I’m over run with lavender but then I have a sandy loam soil. So it is well drained.

Lavender doesn’t really like clay soil it prefers well drained soil in a nice sunday position.

It still likes to be watered but needs that drainage. Your clay soil holds too much water and can rot the roots.

I’ve got clay in my garden. I have one large lavender plant that’s next to a path that’s planted straight into the clay, but I’m guessing it’s roots are under the path in the dryer bit. I also have some French lavender in pots. Pots are great because you can make up the soil to suit the plant.

Tip for the day, anything with silvery foliage like lavender tends to come from hot, dry places, so won’t like to sit in wet soil. Gardening is a lot easier when you know what country your plants come from originally. That way you can stick them where they’ll get the right amount of sun, or shade, and you’ll know what soil they’ll like too.

Jo

2 Likes

I’ll try some gravel as suggested by @littleRamstudio and would it help if I dug some silver sand into the soil just to help it drain a bit?

I’d be inclined not to use sand in clay. The only reason is clay particles are quite small and so is the sand, so I could see the sand just getting washed through the clay. The best things are compost and manure because they’ll change the structure of the clay by diluting it a bit and preventing it clumping, so it’ll open the soil up and help drainage.

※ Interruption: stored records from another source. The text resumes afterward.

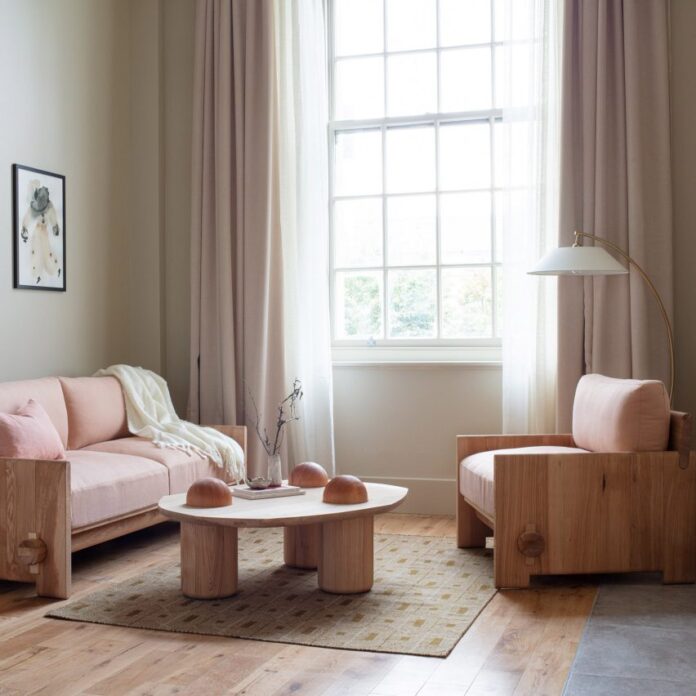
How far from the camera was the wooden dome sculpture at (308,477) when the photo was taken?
155 inches

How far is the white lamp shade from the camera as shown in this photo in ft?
13.7

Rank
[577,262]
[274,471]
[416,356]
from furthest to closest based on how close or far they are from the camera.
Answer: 1. [416,356]
2. [577,262]
3. [274,471]

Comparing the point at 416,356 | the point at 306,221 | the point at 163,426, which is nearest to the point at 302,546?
the point at 163,426

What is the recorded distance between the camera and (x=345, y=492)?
3.58 meters

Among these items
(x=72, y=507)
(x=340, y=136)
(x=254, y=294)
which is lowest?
(x=72, y=507)

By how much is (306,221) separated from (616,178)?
5.59ft

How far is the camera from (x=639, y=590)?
364 cm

Thank you @JoSara I have been digging compost and manure and believe it or not sea weed carted to shrewsbury from Anglesey as my grandmother swears by it for roses lol Still it’s a good excuse to go to the beach from time to time, it’s the only thing I miss since moving to shropshire :smile:
Donna

1 Like

Hi

I’m growing lavender this year for the first time. Its doing well.
I planted from seed in my little green house, and repotted them a couple of weekends back when a couple of leaves had sprouted from the stems.
My other half gives them ocassional sprays of plant food, and water.
Fingers crossed they flourish and do well in the garden.

Karen :cherry_blossom:

1 Like

@karenscraftybitz I’ll keep my fingers crossed for your little plants. I didn’t realise how hard it was to grow as you see it all over Shrewsbury!

1 Like

I’ve got dreadful soil!- full of stones and not much else but lavender grows well. I’m by no means an expert but the gravel sounds like the way to go :slight_smile:

I have some pea gravel lying around, if it ever stops raining I’ll dig up the plants and pop some gravel in the holes. :smile: I really am a fair weather gardener lol

Your outdoor lavenders may have suffered with the wet weather. We lost all but one of our lavenders over the winter. They basically just rotted away at the roots, with all the wet and soggy weather.
We also have clay soil… Lavender is naturally a sandy/gritty soil plant - it comes from the Mediterranean and grows in drier, more sandy conditions than we generally have here.
We rescued one sad lavender plant from our seven beauties and have dug a lot of improvers into our soil, then planted a selection of stuff. We transplanted the lavender and also my pot-bound rosemary, but we put a lot of gritty stuff in the holes when we planted those. Fingers crossed!
Good luck with yours… plant them with a mixture of “John Innes No.2” compost, garden grit and soil - perhaps that will help them with drainage.
Lizzie

2 Likes

Thank you @LizzieMade I’ll keep my fingers crossed for your lavenders, let me know if it works.

1 Like

Lavender does not like sitting with it’s feet in water. Mix some gravel or perlite in with some John Innes seed and potting compost and don’t over water. Where I live in suburban London is where lavender was originally grown for Yardley, our soil is chalky and dry. we have 2 lavender fields near us.

3 Likes

Ooh so jealous of @Coloursandtextures having lavender field nearby, I would love that, but now thanks to this thread, next year I am going to look out at homegrown lavender plants in pots ( I hope )
Thanks everyone who has given growing tips so useful for a clueless like me.